Les chapitres sont alternativement consacrés à chacun des personnages tout d’abord sans lien apparent entre eux. Puis l’auteur va, par petites touches, créer des ponts, tisser des liens entre ces deux espaces qui vont imperceptiblement se rapprocher au fil du récit. Les premiers chapitres m’ont préoccupé, je pensais être en train de lire un basique thriller d’anticipation. Mais peu à peu l’univers de Murakami a fait surface, tout doucement, sur la pointe des pieds pour pleinement se déployer au cours du livre. L’histoire a immédiatement gagné en profondeur et en originalité. De nombreux sujets de société sont abordés, le mystère s’épaissi et l’intérêt et l’attrait de ce roman ne cesse de croitre au fil des pages. Ne vous laissez pas refroidir par l’épaisseur de ce premier tome – le livre compte trois tomes pour un total d’environ 1500 pages. C’est un excellent Murakami extrêmement riche mais bien plus abordable et bien plus compréhensible que certains de ses précédents ouvrages, un véritable coup de coeur.

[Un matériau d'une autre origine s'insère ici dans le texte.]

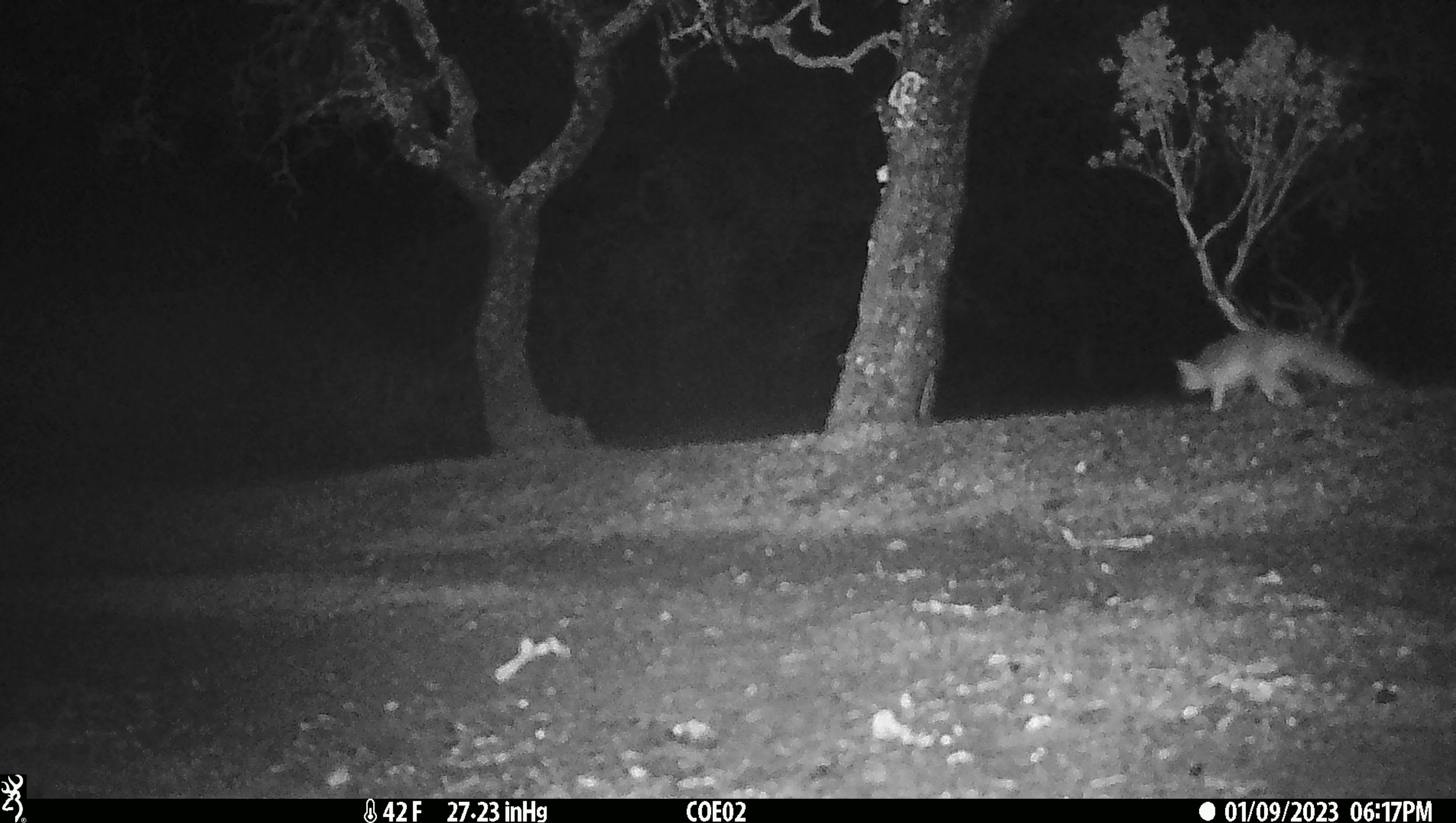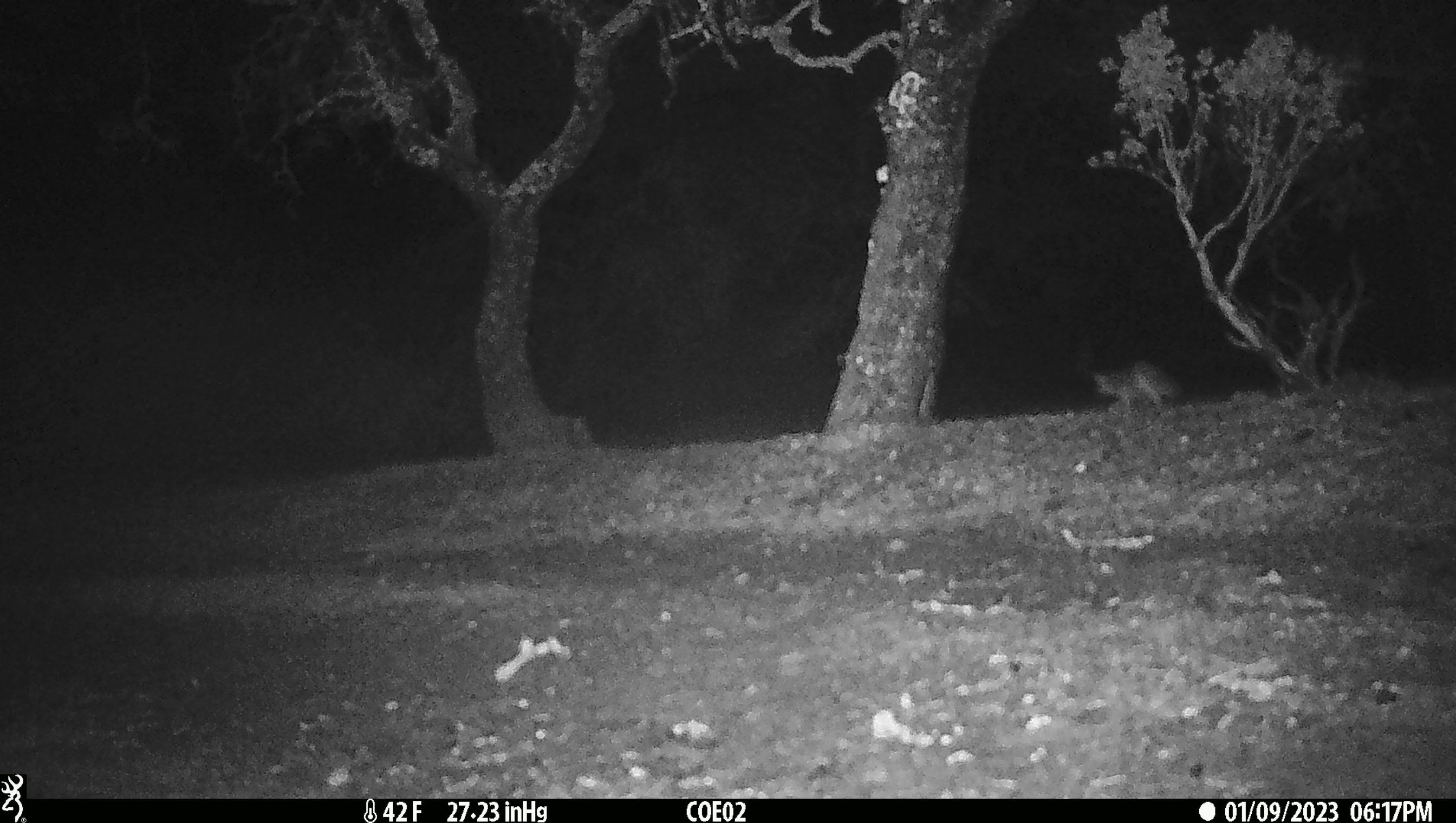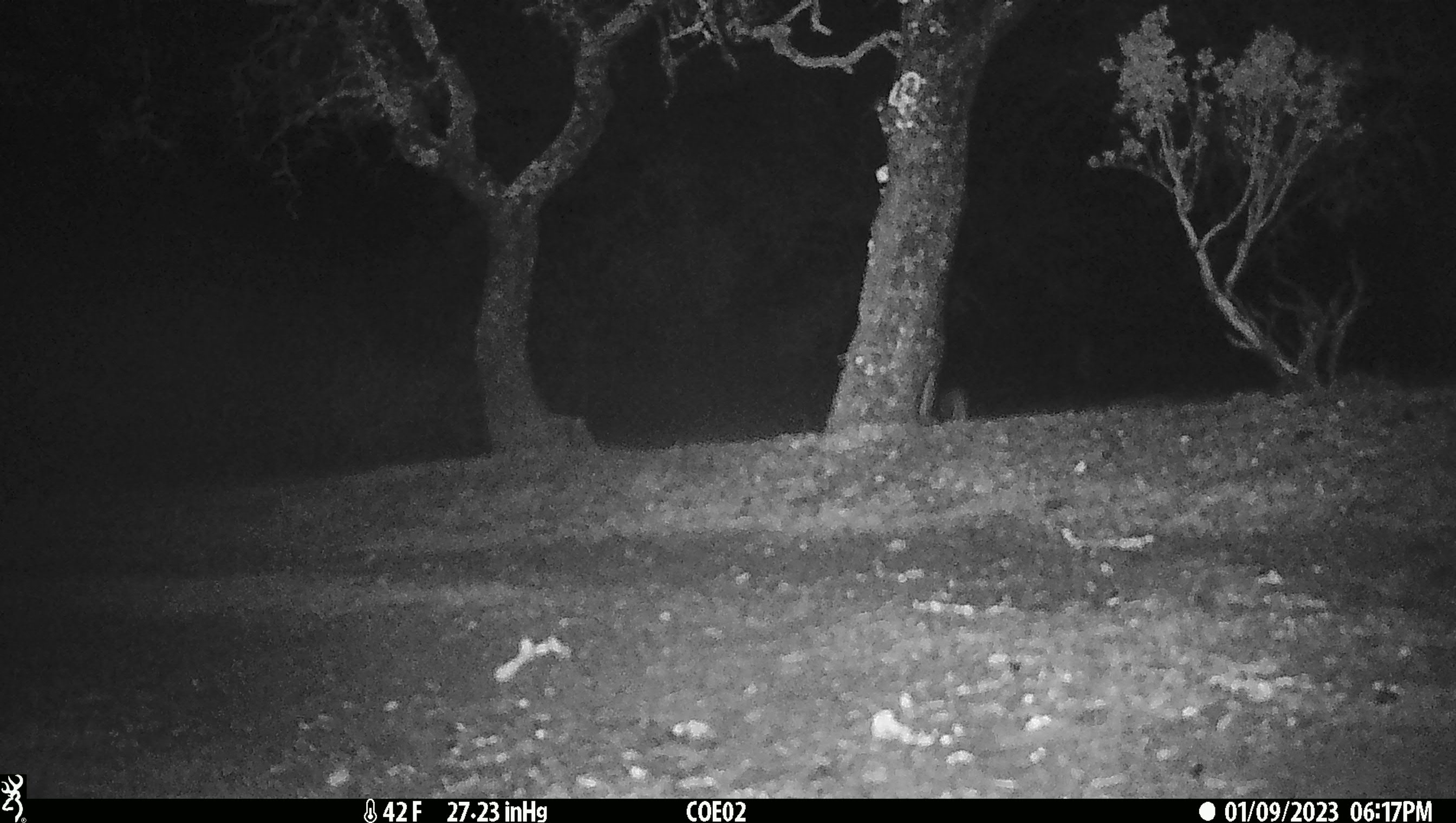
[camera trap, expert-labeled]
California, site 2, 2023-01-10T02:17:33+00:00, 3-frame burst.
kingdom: Animalia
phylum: Chordata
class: Mammalia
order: Carnivora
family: Canidae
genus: Urocyon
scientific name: Urocyon cinereoargenteus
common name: gray fox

Le seul point noir n’est pas imputable à l’auteur mais à son éditeur français qui a cru bon – certainement pour le plaisir et le confort de ses lecteurs – de publier le livre en 3 volumes grand format et de sortir le dernier plus de 6 mois après la sortie des deux premiers. On ne peut pas lui reprocher de ne pas être fidèle à l’édition japonaise qui compte elle aussi trois tomes – il est vrai que le français comme le japonais nécessite un grand nombre de pages en comparaison d’autres langues comme l’anglais. Mais 69 € les 1 500 pages ça fait quand même un peu cher. De plus, si l’on se fie à d’autres succès parus en plusieurs tomes vous allez pouvoir attendre longtemps avant de pouvoir vous procurer l’édition en livre de poche – rappelez-vous de la série Millenium. Je suis peut-être mauvaise langue, on verra bien …


Haruki Murakami, 1Q84 - Livre 1, Avril-Juin, Belfond, 2011, 533 p, Amazon.